I’m sure everyone has heard the message that in order to receive love and acceptance from others, you have to love and accept yourself. But society gives us mixed messages. The cosmetics industry rakes in billions per year, and relies on the fact that both men and women want to enhance their appearance.
Now, I don’t see anything wrong with doing your hair or makeup! Women especially are judged so harshly for our appearances. If your hair and makeup are done and your outfit is perfect, you’re trying to hard and obviously don’t love yourself enough to be natural; if you never do your makeup or fuss about how you look, then it must mean you don’t love yourself enough to take time for self care. I see a lot of people on social media judging others for taking selfies, too. This could be a blog post all on its own, but for now I’ll just say that I think it’s silly. If someone wants to look nice and take some pictures, why not. It’s cheaper than paying for professional photos and it’s just a form of self expression for most people. Its really ridiculous when you think about how deeply these judgements go, based solely on what a person’s personal style and preferences are.

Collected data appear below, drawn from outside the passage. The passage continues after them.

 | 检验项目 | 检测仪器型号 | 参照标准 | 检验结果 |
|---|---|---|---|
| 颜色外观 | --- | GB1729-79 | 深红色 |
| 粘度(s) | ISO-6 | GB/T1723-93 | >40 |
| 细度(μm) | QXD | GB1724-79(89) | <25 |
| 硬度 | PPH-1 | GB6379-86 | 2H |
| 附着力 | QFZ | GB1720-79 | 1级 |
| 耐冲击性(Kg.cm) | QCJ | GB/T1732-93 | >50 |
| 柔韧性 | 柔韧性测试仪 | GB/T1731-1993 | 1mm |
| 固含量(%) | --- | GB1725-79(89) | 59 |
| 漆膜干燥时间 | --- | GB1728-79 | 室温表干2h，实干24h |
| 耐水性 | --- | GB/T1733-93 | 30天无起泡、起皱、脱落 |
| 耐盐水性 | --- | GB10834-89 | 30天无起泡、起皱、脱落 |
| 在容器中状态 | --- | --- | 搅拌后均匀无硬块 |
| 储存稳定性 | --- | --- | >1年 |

In my experience, it’s usually women who are most likely to be meting out these criticisms to one another. I think we need to turn the tide and be supportive of our girlfriends, sisters, daughters and mothers in whatever phase of their lives they are in.

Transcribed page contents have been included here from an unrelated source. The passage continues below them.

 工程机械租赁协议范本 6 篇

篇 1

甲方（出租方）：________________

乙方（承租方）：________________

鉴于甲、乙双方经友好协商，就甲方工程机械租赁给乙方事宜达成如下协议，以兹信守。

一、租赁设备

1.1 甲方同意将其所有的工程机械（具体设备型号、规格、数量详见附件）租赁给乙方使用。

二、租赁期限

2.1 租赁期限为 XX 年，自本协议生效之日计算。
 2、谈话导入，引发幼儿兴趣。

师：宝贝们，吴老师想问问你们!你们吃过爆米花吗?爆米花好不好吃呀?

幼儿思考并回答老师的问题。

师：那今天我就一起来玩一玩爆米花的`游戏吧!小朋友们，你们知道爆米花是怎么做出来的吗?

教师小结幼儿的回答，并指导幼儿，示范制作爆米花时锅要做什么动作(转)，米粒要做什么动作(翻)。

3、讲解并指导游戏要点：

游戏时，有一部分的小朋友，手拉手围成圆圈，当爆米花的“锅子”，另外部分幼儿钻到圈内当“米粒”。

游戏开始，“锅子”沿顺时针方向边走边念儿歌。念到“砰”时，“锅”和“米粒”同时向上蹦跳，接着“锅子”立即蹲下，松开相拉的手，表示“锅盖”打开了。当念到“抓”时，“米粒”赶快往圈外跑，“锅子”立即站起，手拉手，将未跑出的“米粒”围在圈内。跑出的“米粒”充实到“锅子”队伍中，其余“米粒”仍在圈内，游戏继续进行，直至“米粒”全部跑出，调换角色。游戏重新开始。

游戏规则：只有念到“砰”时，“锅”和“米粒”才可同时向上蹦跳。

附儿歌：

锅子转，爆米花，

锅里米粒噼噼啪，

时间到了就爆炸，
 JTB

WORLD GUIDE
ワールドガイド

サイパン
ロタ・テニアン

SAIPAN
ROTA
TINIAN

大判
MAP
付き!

It can be a balancing act, trying to embrace who you are, flaws and all, while trying to make improvements. I’m not as fit as I’d like to be, or as energetic. I don’t always eat as healthy as I could. But, I’m working on it. Making changes from a place of self acceptance is so much better than coming from a space of self loathing. Things have a way of ending how they begin; if you begin a new diet or hairstyle or anything else because you hate how you look, you will likely still feel just as bad even after you’ve made the change. It’s worthwhile to find those accepts of yourself that you can celebrate while you’re on your journey. I know, it’s easier said than done. Self acceptance is a journey all on its own. I encourage you to have compassion for yourself. If you do catch yourself in negative self talk, don’t add more layers of negativity to it by judging yourself for thinking that way. Make yourself a cup of tea or coffee, or just stop and take a deep breath.

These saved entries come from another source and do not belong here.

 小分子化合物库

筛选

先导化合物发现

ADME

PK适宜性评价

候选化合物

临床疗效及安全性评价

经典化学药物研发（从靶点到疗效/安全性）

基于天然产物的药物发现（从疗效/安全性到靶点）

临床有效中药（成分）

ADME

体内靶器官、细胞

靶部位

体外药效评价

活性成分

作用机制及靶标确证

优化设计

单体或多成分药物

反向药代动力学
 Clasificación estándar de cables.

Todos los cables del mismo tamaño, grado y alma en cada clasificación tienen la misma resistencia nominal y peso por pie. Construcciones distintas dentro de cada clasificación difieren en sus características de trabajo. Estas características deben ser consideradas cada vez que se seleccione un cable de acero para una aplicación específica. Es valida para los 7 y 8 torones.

It helps to identify the feelings that are coming up for you, instead of just going, “Oh, I feel fat today”, or, “I hate the way I look”. Do you feel inadequate? Rejected? Maybe you feel guilty for not looking or feeling the way you think you should. A lot of times when we feel down on ourselves, shame is at the core of those feelings. We compare how we are to how we think we should be in order to be loved and accepted. When we make this compassion it’s easy to feel that we fall short.
Ask yourself if whatever is making you feel self conscious will even matter to you a year from now. Just taking a breath and asking yourself this question will help to soften the feelings you’re experiencing. You’re likely doing much better than you think.